• [The task] Count the lines below that contain the string "above", treating uppercase and lowercase as different, and reply with that number alone.

• [Records for this task]
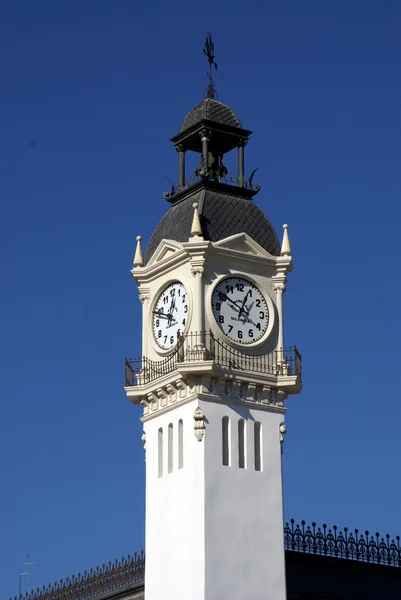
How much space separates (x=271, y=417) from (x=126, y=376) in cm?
559

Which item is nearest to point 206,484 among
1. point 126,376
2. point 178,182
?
point 126,376

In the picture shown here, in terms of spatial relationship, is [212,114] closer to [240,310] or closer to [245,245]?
[245,245]

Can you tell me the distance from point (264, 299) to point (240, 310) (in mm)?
1187

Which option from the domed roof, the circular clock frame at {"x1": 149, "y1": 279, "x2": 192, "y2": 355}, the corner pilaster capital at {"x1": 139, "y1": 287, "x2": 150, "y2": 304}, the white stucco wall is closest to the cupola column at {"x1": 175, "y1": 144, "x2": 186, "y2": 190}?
the domed roof

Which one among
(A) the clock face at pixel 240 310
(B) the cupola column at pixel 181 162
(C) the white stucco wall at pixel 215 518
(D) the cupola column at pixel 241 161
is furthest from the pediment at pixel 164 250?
(C) the white stucco wall at pixel 215 518

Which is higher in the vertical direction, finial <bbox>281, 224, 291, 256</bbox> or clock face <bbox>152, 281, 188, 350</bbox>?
finial <bbox>281, 224, 291, 256</bbox>

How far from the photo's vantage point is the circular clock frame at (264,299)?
225ft

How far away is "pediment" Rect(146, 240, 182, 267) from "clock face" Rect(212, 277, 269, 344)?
2.17m

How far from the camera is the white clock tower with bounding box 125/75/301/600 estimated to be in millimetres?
66812

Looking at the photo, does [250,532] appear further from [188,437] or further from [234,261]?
[234,261]

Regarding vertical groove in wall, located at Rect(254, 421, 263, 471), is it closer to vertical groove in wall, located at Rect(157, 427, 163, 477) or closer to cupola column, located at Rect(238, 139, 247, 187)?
vertical groove in wall, located at Rect(157, 427, 163, 477)

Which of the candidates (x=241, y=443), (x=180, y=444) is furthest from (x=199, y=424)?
(x=241, y=443)

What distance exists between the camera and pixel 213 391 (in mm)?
68188

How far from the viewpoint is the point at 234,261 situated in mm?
69938
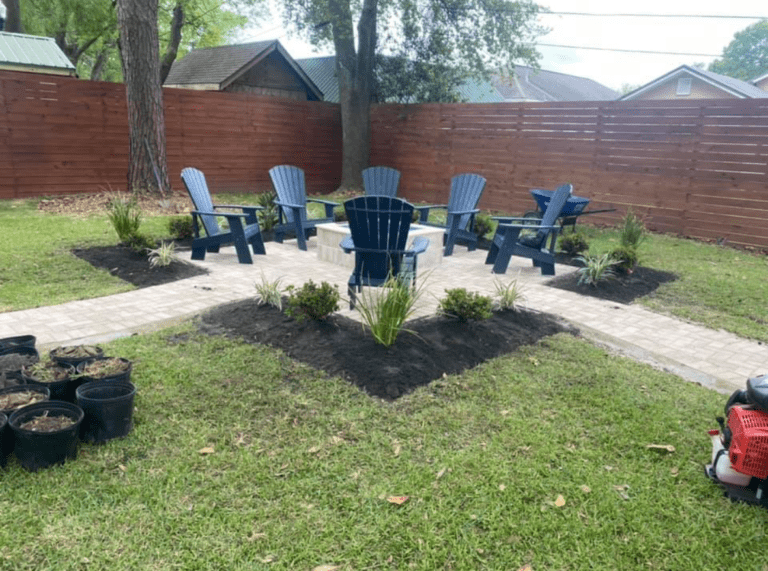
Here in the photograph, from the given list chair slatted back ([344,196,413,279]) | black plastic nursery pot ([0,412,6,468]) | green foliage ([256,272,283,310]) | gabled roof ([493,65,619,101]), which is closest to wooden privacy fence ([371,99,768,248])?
chair slatted back ([344,196,413,279])

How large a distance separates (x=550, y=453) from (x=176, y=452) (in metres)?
1.69

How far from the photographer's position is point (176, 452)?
8.19 feet

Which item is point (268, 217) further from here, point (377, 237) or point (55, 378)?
point (55, 378)

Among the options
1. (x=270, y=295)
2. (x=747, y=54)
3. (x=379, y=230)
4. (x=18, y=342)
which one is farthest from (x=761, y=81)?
(x=18, y=342)

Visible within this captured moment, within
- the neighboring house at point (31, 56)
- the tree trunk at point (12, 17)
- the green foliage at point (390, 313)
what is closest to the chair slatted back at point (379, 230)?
the green foliage at point (390, 313)

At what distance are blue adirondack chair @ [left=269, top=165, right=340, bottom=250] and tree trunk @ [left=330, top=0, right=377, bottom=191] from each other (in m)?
5.57

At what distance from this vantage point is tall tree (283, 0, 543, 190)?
1189 cm

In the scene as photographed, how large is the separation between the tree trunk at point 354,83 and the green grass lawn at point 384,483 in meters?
9.95

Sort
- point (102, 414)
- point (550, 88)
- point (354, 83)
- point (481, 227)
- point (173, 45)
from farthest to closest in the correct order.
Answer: point (550, 88), point (173, 45), point (354, 83), point (481, 227), point (102, 414)

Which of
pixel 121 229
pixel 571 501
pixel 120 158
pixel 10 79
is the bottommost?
pixel 571 501

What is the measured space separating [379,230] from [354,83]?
8922 mm

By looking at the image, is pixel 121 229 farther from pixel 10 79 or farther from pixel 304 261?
pixel 10 79

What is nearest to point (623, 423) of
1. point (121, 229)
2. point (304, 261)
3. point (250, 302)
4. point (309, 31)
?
point (250, 302)

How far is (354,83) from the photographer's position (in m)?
12.3
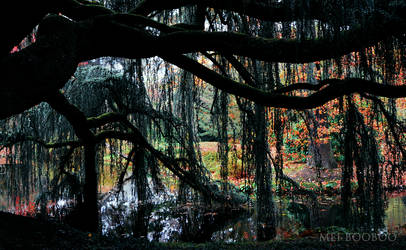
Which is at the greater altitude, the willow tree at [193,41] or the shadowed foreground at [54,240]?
the willow tree at [193,41]

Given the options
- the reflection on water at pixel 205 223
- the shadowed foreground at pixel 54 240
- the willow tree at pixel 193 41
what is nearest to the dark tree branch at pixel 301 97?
the willow tree at pixel 193 41

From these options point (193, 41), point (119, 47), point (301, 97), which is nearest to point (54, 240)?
point (119, 47)

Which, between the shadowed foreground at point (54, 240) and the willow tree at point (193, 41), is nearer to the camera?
the willow tree at point (193, 41)

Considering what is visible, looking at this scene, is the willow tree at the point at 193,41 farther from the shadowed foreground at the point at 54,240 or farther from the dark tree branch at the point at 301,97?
the shadowed foreground at the point at 54,240

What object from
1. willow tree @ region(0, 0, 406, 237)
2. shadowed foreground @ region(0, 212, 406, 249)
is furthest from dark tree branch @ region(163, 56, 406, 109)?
shadowed foreground @ region(0, 212, 406, 249)

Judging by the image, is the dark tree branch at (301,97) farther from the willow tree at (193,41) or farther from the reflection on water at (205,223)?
the reflection on water at (205,223)

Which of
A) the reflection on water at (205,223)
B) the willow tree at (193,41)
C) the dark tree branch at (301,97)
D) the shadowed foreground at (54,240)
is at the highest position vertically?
the willow tree at (193,41)

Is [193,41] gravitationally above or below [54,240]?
above

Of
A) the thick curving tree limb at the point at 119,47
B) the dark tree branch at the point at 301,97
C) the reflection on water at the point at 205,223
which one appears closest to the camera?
the thick curving tree limb at the point at 119,47

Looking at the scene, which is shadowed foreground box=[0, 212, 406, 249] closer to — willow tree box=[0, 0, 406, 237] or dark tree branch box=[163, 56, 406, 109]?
willow tree box=[0, 0, 406, 237]

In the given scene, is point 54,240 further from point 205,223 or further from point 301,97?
point 205,223

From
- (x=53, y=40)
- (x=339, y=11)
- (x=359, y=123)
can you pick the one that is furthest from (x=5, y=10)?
(x=359, y=123)

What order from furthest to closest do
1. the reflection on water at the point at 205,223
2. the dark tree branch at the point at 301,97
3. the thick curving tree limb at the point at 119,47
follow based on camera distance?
the reflection on water at the point at 205,223 < the dark tree branch at the point at 301,97 < the thick curving tree limb at the point at 119,47

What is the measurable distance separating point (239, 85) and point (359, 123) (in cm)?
114
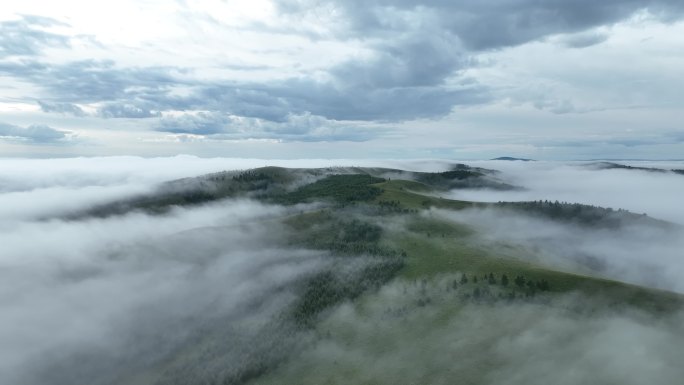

• [Result of this task] 2